If I have a more stringent KeySelector the 'keyReduce' function never gets
called but the 'datastream.print()' function still outputs numerous values.

So how are the KeySelector and the output of the datastream.print()
related? Or are they?

Re: What is output from DataSet.print()?

Posted by Stephan Ewen <se...@apache.org>.
Hi!

The print() output is usually partitioned in the same way as the previous
operation.
Because your previous operation is the keyBy/window operator, it should be
partitioned following the key selected by the key selector.

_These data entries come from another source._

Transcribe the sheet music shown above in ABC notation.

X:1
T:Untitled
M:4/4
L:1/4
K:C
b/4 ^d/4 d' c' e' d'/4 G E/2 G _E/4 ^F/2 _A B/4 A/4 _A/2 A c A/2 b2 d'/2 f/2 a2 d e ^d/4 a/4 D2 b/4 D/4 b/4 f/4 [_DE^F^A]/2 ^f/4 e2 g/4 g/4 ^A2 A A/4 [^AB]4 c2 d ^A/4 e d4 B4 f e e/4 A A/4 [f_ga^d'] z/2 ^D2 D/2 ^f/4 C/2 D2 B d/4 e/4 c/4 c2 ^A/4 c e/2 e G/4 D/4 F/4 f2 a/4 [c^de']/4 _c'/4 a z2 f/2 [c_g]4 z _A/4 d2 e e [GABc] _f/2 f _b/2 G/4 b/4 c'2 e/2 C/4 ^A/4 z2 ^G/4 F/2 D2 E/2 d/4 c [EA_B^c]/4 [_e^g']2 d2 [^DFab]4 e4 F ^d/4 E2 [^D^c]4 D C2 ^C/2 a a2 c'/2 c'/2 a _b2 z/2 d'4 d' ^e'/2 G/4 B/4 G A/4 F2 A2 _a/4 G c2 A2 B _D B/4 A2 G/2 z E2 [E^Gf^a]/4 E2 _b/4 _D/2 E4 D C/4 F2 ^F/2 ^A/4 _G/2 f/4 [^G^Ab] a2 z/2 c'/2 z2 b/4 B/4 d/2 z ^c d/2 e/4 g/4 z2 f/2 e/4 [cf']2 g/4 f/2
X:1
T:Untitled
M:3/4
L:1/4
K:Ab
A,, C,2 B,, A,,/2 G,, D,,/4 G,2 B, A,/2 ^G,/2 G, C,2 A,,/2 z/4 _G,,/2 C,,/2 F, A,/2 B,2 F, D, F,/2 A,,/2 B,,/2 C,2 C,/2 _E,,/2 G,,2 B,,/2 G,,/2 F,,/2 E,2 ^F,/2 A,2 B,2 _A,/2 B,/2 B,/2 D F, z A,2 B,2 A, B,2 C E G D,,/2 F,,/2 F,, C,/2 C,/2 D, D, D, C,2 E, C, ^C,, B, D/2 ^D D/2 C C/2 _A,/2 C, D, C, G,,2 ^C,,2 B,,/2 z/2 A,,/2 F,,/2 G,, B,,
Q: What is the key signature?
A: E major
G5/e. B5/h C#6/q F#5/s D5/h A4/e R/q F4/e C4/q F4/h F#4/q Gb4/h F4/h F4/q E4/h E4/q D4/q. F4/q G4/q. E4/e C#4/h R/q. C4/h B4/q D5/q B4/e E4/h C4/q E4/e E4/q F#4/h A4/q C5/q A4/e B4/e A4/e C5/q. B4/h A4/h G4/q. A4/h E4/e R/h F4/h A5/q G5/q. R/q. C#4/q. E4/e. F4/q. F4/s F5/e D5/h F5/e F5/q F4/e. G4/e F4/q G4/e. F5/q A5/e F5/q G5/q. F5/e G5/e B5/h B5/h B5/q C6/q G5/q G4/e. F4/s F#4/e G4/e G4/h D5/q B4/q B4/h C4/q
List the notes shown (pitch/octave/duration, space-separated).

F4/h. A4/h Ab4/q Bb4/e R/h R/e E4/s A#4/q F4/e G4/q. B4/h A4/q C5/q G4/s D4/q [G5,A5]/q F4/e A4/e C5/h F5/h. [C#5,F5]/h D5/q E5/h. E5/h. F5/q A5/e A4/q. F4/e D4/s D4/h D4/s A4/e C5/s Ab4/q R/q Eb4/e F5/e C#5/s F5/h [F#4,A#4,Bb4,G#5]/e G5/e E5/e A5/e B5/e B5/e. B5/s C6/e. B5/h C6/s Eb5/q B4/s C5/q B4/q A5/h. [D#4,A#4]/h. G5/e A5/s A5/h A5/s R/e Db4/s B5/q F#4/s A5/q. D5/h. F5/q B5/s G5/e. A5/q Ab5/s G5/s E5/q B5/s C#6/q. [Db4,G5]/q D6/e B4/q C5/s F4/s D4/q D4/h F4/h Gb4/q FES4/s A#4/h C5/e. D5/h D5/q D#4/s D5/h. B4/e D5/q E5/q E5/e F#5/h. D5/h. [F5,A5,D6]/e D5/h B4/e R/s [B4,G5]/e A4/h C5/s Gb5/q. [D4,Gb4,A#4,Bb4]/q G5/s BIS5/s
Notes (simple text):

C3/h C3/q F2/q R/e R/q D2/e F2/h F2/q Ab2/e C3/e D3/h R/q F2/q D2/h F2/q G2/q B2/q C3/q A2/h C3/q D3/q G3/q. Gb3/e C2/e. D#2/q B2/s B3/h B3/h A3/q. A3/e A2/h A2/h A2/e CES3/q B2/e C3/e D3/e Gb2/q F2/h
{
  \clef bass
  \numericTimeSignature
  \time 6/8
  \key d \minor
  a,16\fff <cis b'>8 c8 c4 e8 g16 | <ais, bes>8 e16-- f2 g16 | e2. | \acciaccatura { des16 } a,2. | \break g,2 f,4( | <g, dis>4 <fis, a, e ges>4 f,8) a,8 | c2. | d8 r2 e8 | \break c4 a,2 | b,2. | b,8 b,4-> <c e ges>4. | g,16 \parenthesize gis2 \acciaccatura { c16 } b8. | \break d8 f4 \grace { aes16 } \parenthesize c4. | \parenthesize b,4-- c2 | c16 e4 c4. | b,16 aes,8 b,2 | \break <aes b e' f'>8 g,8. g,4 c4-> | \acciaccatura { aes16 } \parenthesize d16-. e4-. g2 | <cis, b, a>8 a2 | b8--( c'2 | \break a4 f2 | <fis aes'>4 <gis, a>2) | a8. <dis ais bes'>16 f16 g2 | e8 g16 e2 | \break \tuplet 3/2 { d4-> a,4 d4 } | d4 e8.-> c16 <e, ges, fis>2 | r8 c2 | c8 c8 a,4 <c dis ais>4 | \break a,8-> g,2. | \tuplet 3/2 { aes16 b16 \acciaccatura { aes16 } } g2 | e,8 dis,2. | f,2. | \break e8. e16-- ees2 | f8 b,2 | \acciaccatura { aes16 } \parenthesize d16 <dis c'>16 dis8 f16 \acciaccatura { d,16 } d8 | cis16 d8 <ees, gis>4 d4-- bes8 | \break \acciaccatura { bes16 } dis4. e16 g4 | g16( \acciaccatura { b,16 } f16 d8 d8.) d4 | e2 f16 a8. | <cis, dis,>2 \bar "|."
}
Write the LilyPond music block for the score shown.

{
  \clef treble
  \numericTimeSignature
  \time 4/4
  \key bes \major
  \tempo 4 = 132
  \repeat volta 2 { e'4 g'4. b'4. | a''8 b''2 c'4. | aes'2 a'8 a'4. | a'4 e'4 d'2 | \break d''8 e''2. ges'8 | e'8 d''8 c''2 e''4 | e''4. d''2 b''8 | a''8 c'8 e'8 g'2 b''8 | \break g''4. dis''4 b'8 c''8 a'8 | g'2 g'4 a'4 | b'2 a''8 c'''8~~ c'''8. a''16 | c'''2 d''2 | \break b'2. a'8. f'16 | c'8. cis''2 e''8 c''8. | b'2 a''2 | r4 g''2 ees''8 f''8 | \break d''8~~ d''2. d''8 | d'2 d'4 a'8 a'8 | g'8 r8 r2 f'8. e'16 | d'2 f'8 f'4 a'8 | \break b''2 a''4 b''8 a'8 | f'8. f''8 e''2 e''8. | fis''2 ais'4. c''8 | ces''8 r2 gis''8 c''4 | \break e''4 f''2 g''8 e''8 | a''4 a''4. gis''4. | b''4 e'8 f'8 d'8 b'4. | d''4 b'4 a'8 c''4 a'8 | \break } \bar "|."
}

The Reduce() function gets only called if a window has at least two
elements. If the window has only one element, that single element is the
result of the window and gets printed.

Greetings,
Stephan


On Wed, Aug 3, 2016 at 2:30 AM, Jon Yeargers <jo...@cedexis.com>
wrote:

> Topology snip:
>
> datastream = some_stream.keyBy(keySelector).timeWindow(Time.seconds(60)).reduce(new some_KeyReduce());
>
>
> If I have a KeySelector that's pretty 'loose' (IE lots of matches) the
> 'some_KeyReduce' function gets hit frequently and some set of values is
> printed out via 'datastream.print()'.
>
> If I have a more stringent KeySelector the 'keyReduce' function never gets
> called but the 'datastream.print()' function still outputs numerous values.
>
> So how are the KeySelector and the output of the datastream.print()
> related? Or are they?
>
>